Nakano's first landmark score was the Japan-only mystery adventure game Another Mind. Given the score had a deadline of two months and was severely limited in the memory it could consume, Nakano conceived images quickly and composed with utmost practical efficiency without sacrificing quality. Much of the score created distinctive timbres and rhythms through layering of forces repetitive elements such as basso ostinati and suspended notes. He also manipulated leitmotifs for the first time, as reflected by the discreet yet meaningful use of the 'Another Mind', 'Guiding Wind' and 'Capricious' themes. His subsequent score to 1999's Threads of Fate (aka DewPrism) gave him worldwide recognition. He offered distinct soundtracks for the two scenarios of the game; sad but hopeful cues were used for the bereaved boy Rue while the spoilt princess Mint was depicted with humorous instrumentation. Nakano's soundtrack also included adventurous themes featuring whimsical melodies and exotic timbres as well as blistering battle themes dominated by dissonant harmonies and pounding percussion.

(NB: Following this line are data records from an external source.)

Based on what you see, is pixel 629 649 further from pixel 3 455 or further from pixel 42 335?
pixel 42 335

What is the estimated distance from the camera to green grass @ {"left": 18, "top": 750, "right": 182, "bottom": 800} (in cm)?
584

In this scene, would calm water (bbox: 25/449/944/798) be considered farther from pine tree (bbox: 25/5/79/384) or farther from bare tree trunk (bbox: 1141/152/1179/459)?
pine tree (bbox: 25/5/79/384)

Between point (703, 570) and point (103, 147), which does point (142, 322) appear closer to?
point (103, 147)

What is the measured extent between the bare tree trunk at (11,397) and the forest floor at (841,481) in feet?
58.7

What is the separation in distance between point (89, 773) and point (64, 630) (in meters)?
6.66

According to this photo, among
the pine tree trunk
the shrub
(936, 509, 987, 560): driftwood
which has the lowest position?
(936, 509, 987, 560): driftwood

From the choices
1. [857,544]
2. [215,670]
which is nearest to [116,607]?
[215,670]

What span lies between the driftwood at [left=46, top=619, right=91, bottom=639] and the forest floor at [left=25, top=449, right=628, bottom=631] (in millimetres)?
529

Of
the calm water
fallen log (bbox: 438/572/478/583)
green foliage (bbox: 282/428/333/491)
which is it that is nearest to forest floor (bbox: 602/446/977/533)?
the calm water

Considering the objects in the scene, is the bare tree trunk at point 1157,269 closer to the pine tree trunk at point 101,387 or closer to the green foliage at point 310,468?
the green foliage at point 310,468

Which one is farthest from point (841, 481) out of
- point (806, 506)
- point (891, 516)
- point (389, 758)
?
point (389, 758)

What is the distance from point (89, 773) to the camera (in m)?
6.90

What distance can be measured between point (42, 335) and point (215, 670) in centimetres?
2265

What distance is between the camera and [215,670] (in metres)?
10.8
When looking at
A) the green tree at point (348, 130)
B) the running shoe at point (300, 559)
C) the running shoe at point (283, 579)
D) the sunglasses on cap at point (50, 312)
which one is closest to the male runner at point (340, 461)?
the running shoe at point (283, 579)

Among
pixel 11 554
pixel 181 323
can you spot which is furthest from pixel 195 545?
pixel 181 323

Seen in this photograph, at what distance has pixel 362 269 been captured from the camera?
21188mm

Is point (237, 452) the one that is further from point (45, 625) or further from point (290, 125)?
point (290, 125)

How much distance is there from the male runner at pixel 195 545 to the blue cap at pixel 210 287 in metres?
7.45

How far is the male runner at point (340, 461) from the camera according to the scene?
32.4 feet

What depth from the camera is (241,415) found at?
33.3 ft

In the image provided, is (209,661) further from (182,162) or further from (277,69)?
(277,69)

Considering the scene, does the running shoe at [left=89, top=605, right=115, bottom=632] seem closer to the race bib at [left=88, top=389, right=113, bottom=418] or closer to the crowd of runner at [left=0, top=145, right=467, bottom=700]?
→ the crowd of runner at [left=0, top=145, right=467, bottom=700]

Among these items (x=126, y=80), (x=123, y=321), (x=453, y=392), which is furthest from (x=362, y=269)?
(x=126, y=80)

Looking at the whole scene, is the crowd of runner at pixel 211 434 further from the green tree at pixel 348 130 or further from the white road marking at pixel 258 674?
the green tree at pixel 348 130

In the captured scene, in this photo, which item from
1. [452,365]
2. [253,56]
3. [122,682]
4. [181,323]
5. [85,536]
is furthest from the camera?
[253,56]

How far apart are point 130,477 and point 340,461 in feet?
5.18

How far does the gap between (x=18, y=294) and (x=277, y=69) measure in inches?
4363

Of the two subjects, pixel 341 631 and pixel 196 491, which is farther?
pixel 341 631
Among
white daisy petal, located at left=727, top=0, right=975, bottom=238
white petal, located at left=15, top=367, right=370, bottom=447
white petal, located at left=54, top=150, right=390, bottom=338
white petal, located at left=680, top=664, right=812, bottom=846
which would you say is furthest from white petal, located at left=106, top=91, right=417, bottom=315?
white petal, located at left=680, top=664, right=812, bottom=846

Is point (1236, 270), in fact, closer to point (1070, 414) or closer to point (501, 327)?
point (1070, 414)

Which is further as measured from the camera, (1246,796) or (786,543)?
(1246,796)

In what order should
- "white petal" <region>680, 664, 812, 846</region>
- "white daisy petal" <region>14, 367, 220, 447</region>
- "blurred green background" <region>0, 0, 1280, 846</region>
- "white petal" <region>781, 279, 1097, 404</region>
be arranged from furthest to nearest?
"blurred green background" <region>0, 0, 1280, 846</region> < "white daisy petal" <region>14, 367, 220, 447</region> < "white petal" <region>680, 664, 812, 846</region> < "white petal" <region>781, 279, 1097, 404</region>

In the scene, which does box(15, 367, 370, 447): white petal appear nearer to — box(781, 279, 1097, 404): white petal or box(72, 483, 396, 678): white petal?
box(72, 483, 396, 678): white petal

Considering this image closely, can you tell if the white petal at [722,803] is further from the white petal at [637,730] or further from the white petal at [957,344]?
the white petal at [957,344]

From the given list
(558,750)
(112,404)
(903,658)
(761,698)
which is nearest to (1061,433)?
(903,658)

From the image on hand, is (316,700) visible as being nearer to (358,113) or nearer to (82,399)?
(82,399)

Nakano's productivity has decreased since Threads of Fate and he has mainly taken secondary roles on major projects. His 20 accepted compositions Final Fantasy X were stylistically distinctive from those of Nobuo Uematsu and Masashi Hamauzu. He characterised the dark and deathly nature of many of the game's environments with ambient themes; some were composed with brute efficiency, made entirely by layering of repeated percussion rhythms and string crisis motifs on high reverb. Nakano nevertheless added considerable diversity to the score with two intense boss battle themes, colourful setting themes for Guadosalam and Luca, and arrangements of Nobuo Uematsu's melodies for Mushroom Rock Road and the Calm Lands. While his overall role on the soundtrack was inconsistent and controversial, his compositions all worked well in the game and several were musically profound. Nakano also co-composed the duet "Endless Love, Endless Road" with Masayoshi Soken for the tribute album Final Fantasy X: feel / Go dream and briefly featured in the Final Fantasy X Piano Collections as the original composer of "Guadosalam".

Following Final Fantasy X, Nakano co-composed the scores to Asmik Ace's PlayStation 2 flight simulators SideWinder F and SideWinder V. His offerings were mostly aggressive rock and techno pieces, but still retained his idiosyncratic harmonic approach. Nakano was able to score these projects given artists of Nobuo Uematsu's short-lived subsidiary Square Sounds could technically be licensed to create music for other companies if not busy on other projects. Back at Square Enix, Nakano scored Musashi: Samurai Legend (aka Musashiden II Blademaster) with Masashi Hamauzu and Wavelink Zeal in 2004. This project provided his perfect opportunity to develop his trademark musicality while creating many unprecedented sounds. He fused his complex percussive style with extensive references to electronica, rock, and more exotic styles. In contrast to Final Fantasy X, his resultant works felt as artistic and refined as Masashi Hamauzu's. He offered his most elaborate and developed ambient compositions to date in addition to a whimsical shopping piece and several battle themes reminiscent of Final Fantasy X.

Nakano's latest compositions were featured on the Xbox 360 shooter Project Sylpheed. He blended acoustic and electronic forces across seven tracks in order to reflect the futuristic and alien environments of the game. Most served either to prepare for action with tense string motifs and chilling percussion rhythms or reflect the heat of the battle with heavy beats and operatic vocals. Nakano personally programmed the sound driver in order to maintain the tonal balance and sample clarity of his compositions. More recently, he produced four straightforward but atmospheric arrangements of Mana classics for Dawn of Mana (aka Seiken Densetsu 4). He was also selected to arrange half of Final Fantasy IV's DS remake under supervision by Nobuo Uematsu. Most themes stuck closely to their originals so that they felt natural in the scenes they were reused in. However, he added Celtic flair to some compositions to create a feeling of uniformity, particularly channeling influences from Celtic Moon. Nakano remains a veteran member of Square Enix's music team, but his current projects are unknown.